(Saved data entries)
....
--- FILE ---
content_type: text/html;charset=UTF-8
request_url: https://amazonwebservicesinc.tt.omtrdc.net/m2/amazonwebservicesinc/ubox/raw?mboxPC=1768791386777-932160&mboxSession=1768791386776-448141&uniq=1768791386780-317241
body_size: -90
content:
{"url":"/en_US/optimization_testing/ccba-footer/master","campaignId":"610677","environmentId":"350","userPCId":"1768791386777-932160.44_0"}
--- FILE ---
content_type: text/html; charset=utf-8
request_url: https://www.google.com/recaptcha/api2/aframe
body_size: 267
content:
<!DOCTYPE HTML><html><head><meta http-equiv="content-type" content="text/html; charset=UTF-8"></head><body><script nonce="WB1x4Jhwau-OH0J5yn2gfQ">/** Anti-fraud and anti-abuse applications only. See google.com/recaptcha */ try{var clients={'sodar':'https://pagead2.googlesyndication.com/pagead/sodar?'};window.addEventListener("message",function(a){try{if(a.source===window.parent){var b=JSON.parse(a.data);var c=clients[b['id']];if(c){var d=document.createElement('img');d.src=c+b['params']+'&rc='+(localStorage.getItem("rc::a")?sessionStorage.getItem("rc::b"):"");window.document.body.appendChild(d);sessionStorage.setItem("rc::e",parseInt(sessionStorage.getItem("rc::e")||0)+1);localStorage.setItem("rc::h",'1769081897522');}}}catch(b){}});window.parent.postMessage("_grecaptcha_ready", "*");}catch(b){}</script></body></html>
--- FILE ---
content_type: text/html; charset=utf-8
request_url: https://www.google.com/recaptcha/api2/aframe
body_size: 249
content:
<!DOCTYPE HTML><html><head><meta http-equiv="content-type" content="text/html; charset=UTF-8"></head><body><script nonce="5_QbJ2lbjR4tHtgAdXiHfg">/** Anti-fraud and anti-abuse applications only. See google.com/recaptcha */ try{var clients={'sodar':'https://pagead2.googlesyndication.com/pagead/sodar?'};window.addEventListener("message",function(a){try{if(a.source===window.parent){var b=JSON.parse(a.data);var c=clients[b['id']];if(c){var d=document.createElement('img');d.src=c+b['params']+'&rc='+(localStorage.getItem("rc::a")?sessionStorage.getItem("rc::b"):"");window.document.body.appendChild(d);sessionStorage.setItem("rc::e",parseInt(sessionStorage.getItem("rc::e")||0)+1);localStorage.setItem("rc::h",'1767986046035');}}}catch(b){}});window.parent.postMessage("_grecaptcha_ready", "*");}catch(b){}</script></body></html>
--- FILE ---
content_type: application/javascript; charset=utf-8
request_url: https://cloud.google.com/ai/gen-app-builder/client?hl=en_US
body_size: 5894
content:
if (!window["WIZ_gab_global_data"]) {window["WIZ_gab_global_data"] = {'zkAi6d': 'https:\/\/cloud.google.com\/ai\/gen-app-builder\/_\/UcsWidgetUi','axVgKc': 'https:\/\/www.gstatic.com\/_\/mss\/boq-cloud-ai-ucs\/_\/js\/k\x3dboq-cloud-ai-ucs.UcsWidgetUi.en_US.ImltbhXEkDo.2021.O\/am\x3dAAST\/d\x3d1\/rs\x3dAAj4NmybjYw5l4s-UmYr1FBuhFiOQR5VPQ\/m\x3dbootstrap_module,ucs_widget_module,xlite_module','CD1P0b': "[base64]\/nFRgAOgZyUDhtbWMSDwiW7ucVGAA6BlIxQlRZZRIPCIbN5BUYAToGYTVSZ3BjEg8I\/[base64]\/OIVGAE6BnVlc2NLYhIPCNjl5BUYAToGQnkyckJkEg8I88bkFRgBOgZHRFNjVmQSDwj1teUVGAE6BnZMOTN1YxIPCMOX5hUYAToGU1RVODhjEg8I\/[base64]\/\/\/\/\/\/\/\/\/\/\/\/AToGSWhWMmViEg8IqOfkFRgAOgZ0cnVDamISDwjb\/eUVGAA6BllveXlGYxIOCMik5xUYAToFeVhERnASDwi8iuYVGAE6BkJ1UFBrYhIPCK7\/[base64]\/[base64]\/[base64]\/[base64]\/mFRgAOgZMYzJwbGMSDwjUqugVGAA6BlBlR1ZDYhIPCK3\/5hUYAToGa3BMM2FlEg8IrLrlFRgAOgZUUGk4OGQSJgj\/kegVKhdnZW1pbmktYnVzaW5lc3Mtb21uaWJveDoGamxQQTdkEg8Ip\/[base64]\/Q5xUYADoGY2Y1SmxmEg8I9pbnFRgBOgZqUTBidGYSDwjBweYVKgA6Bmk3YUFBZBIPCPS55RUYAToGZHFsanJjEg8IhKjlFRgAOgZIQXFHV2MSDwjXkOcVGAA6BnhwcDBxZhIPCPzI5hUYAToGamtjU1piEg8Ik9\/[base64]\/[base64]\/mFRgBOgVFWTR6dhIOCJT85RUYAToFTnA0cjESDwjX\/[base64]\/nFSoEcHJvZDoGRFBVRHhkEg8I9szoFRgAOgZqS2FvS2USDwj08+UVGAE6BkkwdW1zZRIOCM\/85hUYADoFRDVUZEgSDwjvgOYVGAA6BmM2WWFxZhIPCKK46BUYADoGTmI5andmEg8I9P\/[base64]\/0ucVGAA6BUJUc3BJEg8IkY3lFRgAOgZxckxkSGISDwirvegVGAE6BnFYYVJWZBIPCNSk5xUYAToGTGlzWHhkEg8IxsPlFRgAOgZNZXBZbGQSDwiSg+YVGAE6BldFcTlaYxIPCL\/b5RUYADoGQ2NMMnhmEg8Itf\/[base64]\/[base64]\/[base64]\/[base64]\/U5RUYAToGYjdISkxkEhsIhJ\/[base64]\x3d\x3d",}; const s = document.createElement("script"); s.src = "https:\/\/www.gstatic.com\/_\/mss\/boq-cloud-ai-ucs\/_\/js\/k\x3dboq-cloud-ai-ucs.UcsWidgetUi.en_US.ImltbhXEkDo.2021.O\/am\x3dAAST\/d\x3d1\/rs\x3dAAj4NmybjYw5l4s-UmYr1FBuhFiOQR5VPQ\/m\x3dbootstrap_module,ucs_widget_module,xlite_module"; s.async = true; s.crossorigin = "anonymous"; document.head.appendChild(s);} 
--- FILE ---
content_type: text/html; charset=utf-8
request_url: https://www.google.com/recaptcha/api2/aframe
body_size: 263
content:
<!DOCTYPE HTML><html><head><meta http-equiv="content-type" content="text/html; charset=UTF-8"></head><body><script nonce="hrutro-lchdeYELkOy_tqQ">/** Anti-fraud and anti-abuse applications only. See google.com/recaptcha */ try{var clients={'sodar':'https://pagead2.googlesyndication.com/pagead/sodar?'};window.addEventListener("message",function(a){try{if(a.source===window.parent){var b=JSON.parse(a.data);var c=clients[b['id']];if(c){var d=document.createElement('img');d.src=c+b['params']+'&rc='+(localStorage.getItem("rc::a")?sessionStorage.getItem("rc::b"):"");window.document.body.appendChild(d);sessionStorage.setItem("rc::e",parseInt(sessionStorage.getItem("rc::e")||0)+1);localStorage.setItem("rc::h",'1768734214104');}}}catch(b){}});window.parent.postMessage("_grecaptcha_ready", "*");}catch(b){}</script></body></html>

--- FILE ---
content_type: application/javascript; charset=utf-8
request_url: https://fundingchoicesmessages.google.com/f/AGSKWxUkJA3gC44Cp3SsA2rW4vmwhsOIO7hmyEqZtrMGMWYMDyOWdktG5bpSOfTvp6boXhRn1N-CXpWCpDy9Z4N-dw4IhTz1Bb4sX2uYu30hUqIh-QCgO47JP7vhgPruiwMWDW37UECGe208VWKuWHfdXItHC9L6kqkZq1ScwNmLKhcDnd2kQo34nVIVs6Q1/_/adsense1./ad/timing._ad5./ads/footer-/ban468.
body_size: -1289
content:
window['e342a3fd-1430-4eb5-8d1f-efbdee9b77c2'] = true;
....
▸ **THE PROBLEM**: Your answer must be every line from the entries that contains the string "footer", copied as it stands.

▸ **EXERCISE RESPONSE**:
{"url":"/en_US/optimization_testing/ccba-footer/master","campaignId":"610677","environmentId":"350","userPCId":"1768791386777-932160.44_0"}
request_url: https://fundingchoicesmessages.google.com/f/AGSKWxUkJA3gC44Cp3SsA2rW4vmwhsOIO7hmyEqZtrMGMWYMDyOWdktG5bpSOfTvp6boXhRn1N-CXpWCpDy9Z4N-dw4IhTz1Bb4sX2uYu30hUqIh-QCgO47JP7vhgPruiwMWDW37UECGe208VWKuWHfdXItHC9L6kqkZq1ScwNmLKhcDnd2kQo34nVIVs6Q1/_/adsense1./ad/timing._ad5./ads/footer-/ban468.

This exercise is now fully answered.